* [Document section]
● ● ● ● ●
通过PHP函数传递数组

Question

Im sure there has to be a way to do this:

I want it so that If I call a function like this...

callFunction("var1","var2","var3");

the function 'callFunction' will turn these variables into an array ie:

$array[0] = "var1";
$array[1] = "var2";
$array[2] = "var3";

I want it to generate this array no matter how many variables are listed when calling the function, is this possible?

Answer 1

You can simply do the following:

function callFunction() {
    $arr = func_get_args();
    // Do something with all the arguments
    // e.g. $arr[0], ...
}

func_get_args will return all the parameters passed to a function. You don't even need to specify them in the function header.

func_num_args will yield the number of arguments passed to the function. I'm not entirely sure why such a thing exists, given that you can simple count(func_get_args()) , but I suppose it exist because it does in C (where it is actually necessary).

If you ever again look for this kind of feature in a different language, it is usually referred to as Variadic Function , or "varargs" if you need to Google it quickly :)

Answer 2

Just return func_get_args() from that function:

function callFunction(){
    return func_get_args();
}

$array = callFunction("var1","var2","var3","var4","var5");
var_dump($array);

/*array(5) {
  [0]=>
  string(4) "var1"
  [1]=>
  string(4) "var2"
  [2]=>
  string(4) "var3"
  [3]=>
  string(4) "var4"
  [4]=>
  string(4) "var5"
}*/

Answer 3

Call your function like this.

callFunction( array("var1", "var2", "var3", "var4", "var5") );

and create your function like this.

function callFunction($array)
{
    //here you can acces your array. no matter how many variables are listed when calling the function.
    print_r($array);
}
● ● ● ● ●
* [Stated task] In the PHP thread above, what is a function that accepts any number of arguments usually called?

* [Dataset records]
● ● ● ● ●
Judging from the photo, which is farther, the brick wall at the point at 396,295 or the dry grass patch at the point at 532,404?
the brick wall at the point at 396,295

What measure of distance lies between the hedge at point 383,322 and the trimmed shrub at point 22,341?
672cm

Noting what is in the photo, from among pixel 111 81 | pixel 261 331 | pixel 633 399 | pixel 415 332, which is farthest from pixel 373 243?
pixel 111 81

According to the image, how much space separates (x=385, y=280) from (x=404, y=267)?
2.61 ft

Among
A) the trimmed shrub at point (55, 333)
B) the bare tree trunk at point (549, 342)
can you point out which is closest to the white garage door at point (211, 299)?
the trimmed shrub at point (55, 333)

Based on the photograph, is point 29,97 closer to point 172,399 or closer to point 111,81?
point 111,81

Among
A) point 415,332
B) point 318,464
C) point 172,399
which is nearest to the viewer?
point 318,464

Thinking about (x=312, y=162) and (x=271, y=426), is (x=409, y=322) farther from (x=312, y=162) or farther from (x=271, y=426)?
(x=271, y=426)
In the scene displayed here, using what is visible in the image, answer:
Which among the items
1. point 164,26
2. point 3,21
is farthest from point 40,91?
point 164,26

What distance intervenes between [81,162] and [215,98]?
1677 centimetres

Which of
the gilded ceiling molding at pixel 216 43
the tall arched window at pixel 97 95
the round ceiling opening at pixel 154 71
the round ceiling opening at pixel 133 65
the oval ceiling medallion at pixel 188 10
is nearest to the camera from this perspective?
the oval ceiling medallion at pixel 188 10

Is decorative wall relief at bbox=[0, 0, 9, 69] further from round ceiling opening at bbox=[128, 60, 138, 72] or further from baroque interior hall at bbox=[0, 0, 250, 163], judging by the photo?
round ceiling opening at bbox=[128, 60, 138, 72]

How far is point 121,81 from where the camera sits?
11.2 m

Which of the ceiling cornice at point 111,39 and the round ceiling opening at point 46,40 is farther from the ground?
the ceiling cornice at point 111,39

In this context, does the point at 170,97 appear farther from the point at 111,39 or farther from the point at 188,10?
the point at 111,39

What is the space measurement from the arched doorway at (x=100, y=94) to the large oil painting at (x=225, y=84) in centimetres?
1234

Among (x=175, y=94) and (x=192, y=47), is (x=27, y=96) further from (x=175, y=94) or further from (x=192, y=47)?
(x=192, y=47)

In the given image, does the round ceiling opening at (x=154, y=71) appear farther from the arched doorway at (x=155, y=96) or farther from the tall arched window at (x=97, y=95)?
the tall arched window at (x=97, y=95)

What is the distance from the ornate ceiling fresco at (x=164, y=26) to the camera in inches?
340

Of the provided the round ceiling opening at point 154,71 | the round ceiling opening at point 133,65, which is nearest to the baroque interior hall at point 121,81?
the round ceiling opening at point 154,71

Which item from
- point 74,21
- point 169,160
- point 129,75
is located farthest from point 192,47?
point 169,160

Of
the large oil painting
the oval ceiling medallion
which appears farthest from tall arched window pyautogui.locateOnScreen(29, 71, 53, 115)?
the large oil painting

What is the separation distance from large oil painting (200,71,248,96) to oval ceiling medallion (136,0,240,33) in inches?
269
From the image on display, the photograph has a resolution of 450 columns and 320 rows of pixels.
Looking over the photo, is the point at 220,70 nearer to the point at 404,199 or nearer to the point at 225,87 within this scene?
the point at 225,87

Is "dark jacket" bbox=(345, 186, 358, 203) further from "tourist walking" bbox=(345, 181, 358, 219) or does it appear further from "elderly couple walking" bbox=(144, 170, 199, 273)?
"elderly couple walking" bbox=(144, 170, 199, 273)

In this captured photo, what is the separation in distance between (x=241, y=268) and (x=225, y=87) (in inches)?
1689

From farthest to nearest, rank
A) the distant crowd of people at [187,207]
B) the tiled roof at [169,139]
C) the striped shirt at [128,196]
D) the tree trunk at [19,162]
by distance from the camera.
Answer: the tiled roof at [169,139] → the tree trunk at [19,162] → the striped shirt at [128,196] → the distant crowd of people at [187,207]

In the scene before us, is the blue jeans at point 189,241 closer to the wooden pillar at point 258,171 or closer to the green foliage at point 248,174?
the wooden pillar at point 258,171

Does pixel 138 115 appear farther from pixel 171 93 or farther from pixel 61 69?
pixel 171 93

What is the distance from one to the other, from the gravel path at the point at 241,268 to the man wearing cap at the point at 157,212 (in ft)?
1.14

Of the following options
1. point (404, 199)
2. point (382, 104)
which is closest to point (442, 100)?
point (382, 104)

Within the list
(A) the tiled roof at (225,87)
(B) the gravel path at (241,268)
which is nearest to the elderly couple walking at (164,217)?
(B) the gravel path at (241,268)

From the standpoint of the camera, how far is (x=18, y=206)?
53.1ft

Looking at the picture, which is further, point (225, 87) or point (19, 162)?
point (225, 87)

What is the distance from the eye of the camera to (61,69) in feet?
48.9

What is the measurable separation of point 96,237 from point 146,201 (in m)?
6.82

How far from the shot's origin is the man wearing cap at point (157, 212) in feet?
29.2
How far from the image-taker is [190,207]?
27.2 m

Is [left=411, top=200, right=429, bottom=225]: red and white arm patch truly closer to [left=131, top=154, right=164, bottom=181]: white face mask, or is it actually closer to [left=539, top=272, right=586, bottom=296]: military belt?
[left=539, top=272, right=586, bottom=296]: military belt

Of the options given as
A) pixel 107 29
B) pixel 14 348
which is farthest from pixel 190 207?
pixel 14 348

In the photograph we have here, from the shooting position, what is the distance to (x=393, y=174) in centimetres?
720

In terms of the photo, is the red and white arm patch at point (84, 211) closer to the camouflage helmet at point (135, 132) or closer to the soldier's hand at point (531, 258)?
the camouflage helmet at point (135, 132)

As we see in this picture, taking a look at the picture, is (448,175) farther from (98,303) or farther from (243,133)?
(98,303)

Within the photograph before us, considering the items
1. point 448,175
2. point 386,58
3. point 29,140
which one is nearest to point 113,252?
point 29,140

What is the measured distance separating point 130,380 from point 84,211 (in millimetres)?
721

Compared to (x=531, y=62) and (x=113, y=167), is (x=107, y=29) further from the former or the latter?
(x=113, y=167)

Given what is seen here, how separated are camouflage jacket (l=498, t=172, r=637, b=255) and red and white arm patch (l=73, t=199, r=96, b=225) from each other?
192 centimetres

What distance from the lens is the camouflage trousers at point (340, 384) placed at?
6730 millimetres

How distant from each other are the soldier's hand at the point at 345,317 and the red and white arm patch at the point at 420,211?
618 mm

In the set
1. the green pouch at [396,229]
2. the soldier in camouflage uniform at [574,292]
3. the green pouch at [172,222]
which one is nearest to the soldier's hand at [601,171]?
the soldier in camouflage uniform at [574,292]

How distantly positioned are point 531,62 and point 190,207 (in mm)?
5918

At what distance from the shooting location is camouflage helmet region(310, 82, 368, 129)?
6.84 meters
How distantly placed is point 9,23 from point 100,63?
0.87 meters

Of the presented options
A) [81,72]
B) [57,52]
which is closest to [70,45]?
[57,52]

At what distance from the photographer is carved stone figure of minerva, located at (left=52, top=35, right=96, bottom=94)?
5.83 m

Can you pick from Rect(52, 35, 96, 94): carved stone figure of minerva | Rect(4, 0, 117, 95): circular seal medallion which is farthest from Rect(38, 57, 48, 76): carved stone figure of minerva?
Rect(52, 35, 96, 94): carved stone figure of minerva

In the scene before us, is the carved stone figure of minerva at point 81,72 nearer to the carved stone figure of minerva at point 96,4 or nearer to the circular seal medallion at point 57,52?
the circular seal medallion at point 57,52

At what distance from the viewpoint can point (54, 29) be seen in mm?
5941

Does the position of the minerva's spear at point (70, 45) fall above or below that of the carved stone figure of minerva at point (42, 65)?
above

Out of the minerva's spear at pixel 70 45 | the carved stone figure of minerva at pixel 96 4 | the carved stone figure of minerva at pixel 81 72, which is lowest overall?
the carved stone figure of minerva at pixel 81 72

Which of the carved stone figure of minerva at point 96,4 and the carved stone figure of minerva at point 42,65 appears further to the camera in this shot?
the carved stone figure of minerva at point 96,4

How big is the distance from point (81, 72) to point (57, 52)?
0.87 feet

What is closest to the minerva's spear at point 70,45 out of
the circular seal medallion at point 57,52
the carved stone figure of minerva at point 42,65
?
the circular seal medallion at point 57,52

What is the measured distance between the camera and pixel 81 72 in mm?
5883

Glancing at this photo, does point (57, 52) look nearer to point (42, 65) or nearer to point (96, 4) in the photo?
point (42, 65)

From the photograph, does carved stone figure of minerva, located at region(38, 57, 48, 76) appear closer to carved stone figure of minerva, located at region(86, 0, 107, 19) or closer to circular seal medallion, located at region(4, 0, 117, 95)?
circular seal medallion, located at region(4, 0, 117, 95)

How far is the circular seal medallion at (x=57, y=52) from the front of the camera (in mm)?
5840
● ● ● ● ●
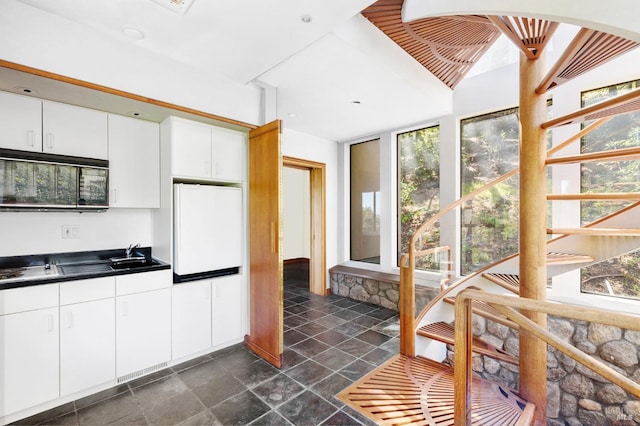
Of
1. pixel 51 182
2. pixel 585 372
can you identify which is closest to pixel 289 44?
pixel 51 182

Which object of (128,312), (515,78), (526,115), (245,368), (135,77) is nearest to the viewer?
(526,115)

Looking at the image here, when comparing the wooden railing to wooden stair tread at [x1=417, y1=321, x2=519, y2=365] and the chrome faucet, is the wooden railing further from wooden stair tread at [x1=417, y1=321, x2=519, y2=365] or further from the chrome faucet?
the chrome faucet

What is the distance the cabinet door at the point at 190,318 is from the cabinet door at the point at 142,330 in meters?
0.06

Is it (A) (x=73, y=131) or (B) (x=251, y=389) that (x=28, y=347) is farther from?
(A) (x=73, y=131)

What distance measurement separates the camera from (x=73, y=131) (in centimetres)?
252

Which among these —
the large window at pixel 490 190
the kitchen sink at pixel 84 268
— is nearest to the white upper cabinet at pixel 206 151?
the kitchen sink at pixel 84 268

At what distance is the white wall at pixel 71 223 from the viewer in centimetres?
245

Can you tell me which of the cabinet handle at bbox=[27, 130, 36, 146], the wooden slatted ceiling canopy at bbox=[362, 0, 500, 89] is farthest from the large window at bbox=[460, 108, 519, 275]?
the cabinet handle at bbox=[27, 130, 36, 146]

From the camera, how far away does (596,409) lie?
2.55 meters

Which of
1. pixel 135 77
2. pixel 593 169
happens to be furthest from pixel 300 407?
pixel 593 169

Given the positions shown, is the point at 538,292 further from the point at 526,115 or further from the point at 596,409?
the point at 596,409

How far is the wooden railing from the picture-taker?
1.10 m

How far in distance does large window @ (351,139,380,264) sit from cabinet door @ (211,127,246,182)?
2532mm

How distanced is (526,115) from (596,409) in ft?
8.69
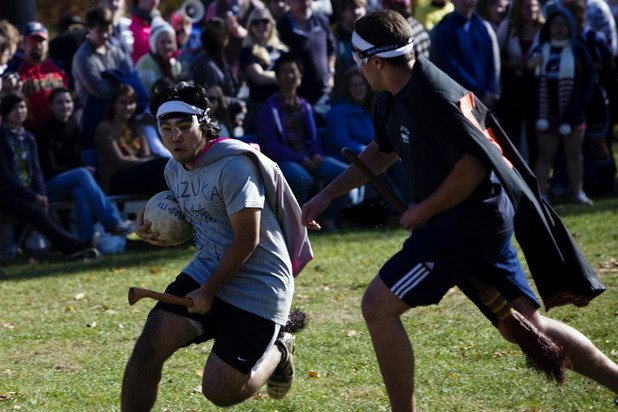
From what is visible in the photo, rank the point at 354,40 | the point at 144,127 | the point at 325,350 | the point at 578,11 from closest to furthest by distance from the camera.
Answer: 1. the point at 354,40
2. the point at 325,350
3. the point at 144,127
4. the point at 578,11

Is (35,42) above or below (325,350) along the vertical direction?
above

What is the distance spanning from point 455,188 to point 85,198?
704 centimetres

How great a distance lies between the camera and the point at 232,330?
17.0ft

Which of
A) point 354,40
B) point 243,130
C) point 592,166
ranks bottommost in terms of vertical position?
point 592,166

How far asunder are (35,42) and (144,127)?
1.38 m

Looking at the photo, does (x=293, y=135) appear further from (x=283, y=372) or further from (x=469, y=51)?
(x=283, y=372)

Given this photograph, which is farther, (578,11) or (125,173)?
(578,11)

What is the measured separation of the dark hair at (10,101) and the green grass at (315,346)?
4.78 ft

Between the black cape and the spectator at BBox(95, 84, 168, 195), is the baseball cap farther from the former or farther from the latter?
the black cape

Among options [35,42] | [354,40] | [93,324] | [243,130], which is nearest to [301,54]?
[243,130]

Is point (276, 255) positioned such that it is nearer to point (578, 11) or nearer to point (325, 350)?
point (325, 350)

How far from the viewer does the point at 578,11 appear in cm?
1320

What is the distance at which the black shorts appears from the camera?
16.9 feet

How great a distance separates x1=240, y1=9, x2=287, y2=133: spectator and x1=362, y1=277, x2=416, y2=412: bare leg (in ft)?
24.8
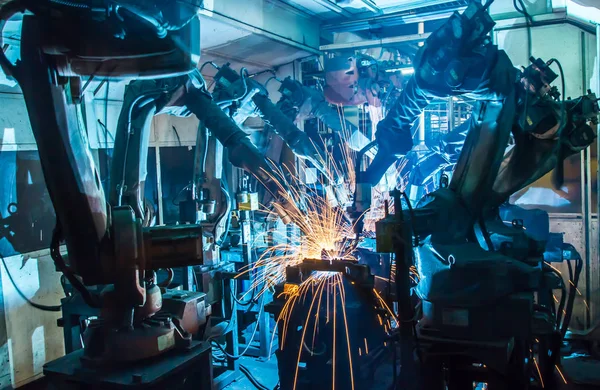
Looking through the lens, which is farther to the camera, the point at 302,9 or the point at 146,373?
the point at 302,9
● ● ● ● ●
* [Answer for the task] A variadic function, or "varargs".